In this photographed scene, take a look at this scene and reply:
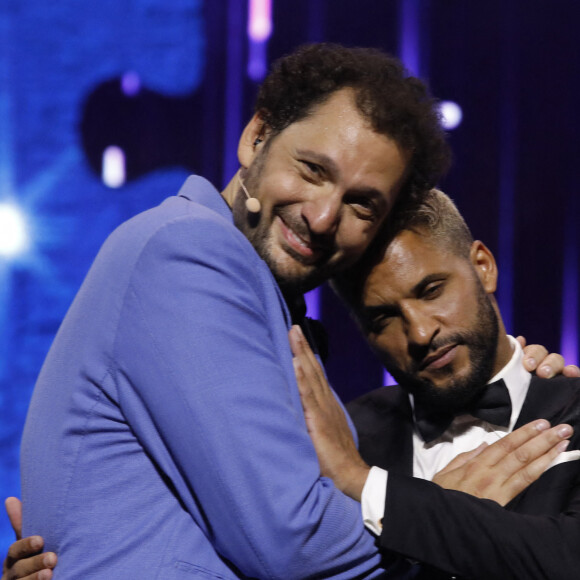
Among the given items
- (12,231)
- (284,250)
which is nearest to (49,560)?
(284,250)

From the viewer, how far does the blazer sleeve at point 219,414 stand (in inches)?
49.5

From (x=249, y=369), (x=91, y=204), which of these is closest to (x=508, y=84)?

■ ■ ■ ■

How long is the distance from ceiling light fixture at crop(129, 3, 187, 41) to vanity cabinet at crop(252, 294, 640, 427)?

■ ■ ■ ■

> [The exercise]: Can you write out the lines from the one containing "From the viewer, how" through the one containing "From (x=249, y=369), (x=91, y=204), which", inclusive, swapping "blazer sleeve" for "jacket sleeve" and changing nothing else?

> [Response to the exercise]:
From the viewer, how far does the jacket sleeve at point 219,414 stand (in inches)?
49.5

From (x=249, y=369), (x=91, y=204), which of these is closest to (x=508, y=84)?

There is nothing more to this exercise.